[REQUESTS]:
**1.** Copy out the Baroque post word for word, beginning at the words that have "Beating the Neuro" and stopping after "status protecting wings.".
**2.** According to the Baroque post, what status effect does the Liar's pink powder inflict?

[TEXT SEGMENT]:
- - - - -

Beating the Neuro Tower in Baroque

By Spencer . February 18, 2008 . 10:35pm


The last time I wrote about Baroque I was blowing myself up with boom bones. I’ve gotten notably better controlling the not-so-silent protagonist and conquered Neruo Tower multiple times. One of the tricks is to progress through the floors slowly. It’s tempting to jump in the nearest portal to plunge an extra 100 cubits underground, especially because the vitality meter incessantly drops. (Note: The VT meter doesn’t have any other purpose than pressuring players to kill meta-beings to refill it.) However, that’s a fast way to dying and starting all over again. If you want to conquer Neuro Tower you need to horde items at the beginning when you have nothing. If you’re really lucky you will find status protecting wings.




Three or four floors down swarms of Katos attack with a spin dash similar to Sonic the Hedgehog’s signature move. The spin attack is easy to dodge with hit and run tactics. Two sword swings, run, evade the spin dash and repeat. However, the Kato can spew poison, a debilitating status effect due to the lack of antidote fluid in Neuro Tower. You can’t stock up items in “town” either, which means the only way to remove the effect is to let time lapse. Here is where wings come in handy. If you can find a set of antidote wings, the protagonist becomes immune to poison and Katos won’t be a problem. In later floors one of the most annoying threats was the Liar, a being that appears to be a mix of a plesiosaur and a succubus. This friendly inhabitant can cause lethargy, which makes the hero move at half speed. While slowed it’s difficult to escape scratches from the Liar’s long claws. The Liar has another trick up its sleeve and Lust is the most original status effect I’ve been privy to in a dungeon crawler. If you get hit with her pink powder the protagonist, the monsters and all of the items magically become scantily clad women. You can still fight, but you will not know what you are up against since everything on the floor is represented by the same female model. However, items were sessile and that was the clue to identify them on the fly.

- - - - -

[PROVIDED DATA]:
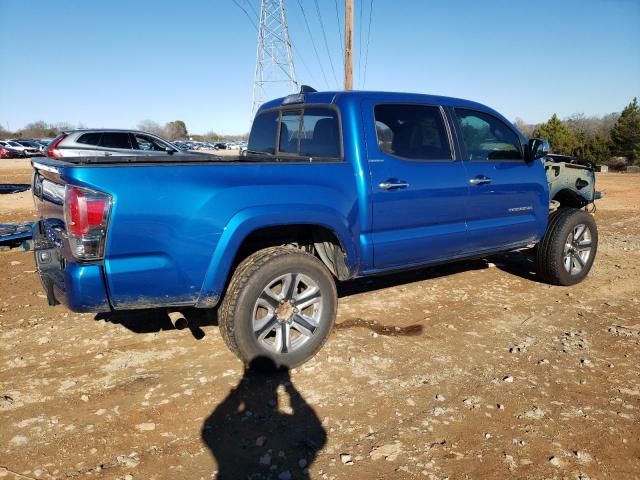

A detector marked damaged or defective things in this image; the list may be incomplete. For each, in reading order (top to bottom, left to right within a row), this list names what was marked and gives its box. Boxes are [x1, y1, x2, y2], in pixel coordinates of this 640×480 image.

- - - - -

[REPLIES]:
**1.**
Beating the Neuro Tower in Baroque

By Spencer . February 18, 2008 . 10:35pm


The last time I wrote about Baroque I was blowing myself up with boom bones. I’ve gotten notably better controlling the not-so-silent protagonist and conquered Neruo Tower multiple times. One of the tricks is to progress through the floors slowly. It’s tempting to jump in the nearest portal to plunge an extra 100 cubits underground, especially because the vitality meter incessantly drops. (Note: The VT meter doesn’t have any other purpose than pressuring players to kill meta-beings to refill it.) However, that’s a fast way to dying and starting all over again. If you want to conquer Neuro Tower you need to horde items at the beginning when you have nothing. If you’re really lucky you will find status protecting wings.

**2.** Lust, which makes the protagonist, the monsters and all of the items become scantily clad women.